A clause in the 2012 Act allowing inclusion of classes for OBC reservation by the state government through notification in the official gazette was also struck down. The Public Interest Litigations (PILs) challenged the identification and classification of 77 classes as OBCs in the state. It was submitted that the 77 classes were declared OBC by seven executive orders issued between March 5, 2010 and May 11, 2012 by the state. The petitioners also challenged the constitutional cires of some provisions of the West Bengal Backward Classes (Reservation in Posts) Act of 2012. The number of enlisted persons under OBC in Bengal after 2010 is likely to be above 5 lakh, one of the lawyers representing the petitioners said.

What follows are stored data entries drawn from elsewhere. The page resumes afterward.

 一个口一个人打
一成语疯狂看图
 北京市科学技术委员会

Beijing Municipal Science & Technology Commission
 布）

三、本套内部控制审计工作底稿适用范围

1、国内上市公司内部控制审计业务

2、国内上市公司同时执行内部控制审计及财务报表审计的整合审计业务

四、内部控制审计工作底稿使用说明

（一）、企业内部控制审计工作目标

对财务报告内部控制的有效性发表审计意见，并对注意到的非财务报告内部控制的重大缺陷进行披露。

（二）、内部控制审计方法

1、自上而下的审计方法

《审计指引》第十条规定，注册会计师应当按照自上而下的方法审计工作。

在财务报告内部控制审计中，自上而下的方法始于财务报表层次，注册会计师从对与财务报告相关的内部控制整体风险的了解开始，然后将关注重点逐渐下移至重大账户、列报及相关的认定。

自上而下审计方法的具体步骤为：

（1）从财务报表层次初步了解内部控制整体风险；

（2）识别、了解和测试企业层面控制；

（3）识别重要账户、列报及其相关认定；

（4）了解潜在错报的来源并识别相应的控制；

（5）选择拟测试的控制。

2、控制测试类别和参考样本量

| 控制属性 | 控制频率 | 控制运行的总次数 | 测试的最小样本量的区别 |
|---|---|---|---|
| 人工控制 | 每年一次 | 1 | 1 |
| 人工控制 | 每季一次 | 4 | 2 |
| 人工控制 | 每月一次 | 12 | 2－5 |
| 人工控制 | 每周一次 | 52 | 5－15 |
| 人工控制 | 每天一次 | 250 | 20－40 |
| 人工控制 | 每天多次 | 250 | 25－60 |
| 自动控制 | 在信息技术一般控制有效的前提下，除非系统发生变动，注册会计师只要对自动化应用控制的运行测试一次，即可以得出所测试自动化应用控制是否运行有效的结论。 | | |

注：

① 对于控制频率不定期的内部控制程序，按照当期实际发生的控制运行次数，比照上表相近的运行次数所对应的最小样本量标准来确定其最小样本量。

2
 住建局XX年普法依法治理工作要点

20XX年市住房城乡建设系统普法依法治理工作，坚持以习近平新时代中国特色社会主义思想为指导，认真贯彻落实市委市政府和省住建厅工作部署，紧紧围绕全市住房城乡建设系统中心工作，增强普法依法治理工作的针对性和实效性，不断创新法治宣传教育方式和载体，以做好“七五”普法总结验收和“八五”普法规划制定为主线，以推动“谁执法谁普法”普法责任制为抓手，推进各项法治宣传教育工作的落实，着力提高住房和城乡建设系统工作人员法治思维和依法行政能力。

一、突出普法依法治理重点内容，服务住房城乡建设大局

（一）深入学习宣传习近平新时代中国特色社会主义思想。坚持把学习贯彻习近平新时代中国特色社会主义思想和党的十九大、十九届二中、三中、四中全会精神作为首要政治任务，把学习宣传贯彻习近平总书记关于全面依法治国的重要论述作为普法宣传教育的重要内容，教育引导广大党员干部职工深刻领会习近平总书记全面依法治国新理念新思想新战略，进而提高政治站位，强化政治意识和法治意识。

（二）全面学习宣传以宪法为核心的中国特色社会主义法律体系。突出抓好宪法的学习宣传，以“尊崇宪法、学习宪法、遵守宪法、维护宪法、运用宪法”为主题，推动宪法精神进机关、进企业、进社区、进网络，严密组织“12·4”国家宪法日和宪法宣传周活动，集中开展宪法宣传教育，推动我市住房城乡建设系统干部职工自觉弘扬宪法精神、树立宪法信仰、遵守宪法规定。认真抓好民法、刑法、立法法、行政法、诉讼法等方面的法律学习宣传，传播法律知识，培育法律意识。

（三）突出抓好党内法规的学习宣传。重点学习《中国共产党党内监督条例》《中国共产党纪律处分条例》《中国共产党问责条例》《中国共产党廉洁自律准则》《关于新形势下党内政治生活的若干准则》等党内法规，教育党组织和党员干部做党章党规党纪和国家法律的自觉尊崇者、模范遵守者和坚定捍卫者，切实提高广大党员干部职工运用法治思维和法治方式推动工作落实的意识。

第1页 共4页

The Division Bench of Justice Tapabrata Chakraborty and Justice Rajasekhar Mantha held: “Section 16 of the 2012 Act, is struck down since it empowers the State executive to amend any schedule of the Act of 2012 including Schedule I. Consequently, the 37 classes included in the exercise of Section 16 by the State executive, are struck out from Schedule–I of the Act of 2012.” The Division Bench further struck down various other executive orders by which several communities were classified as OBCs for granting reservation in public service. The Bench directed the Backward Classes Welfare department in consultation with the Commission will place a report before the Legislature, with recommendations, for inclusion of new classes or for exclusion of the remaining classes, in the State List of OBCs.

“Article 16(4) of the Constitution has two wings, one is determination of backwardness and the other is whether the concerned class is adequately represented in the services under the state. No reasonable procedure has been followed for determination of such backwardness. For such determination there ought to have been a survey of the entire populace, identification of an existing social group spread over and overwhelming majority of the country’s population. There had been no proper identification of any class in the backdrop of proper survey, consideration of objections upon publication of the notifications in the official gazette,” the Bench held. A prayer by the state for a stay of the order was rejected by the bench.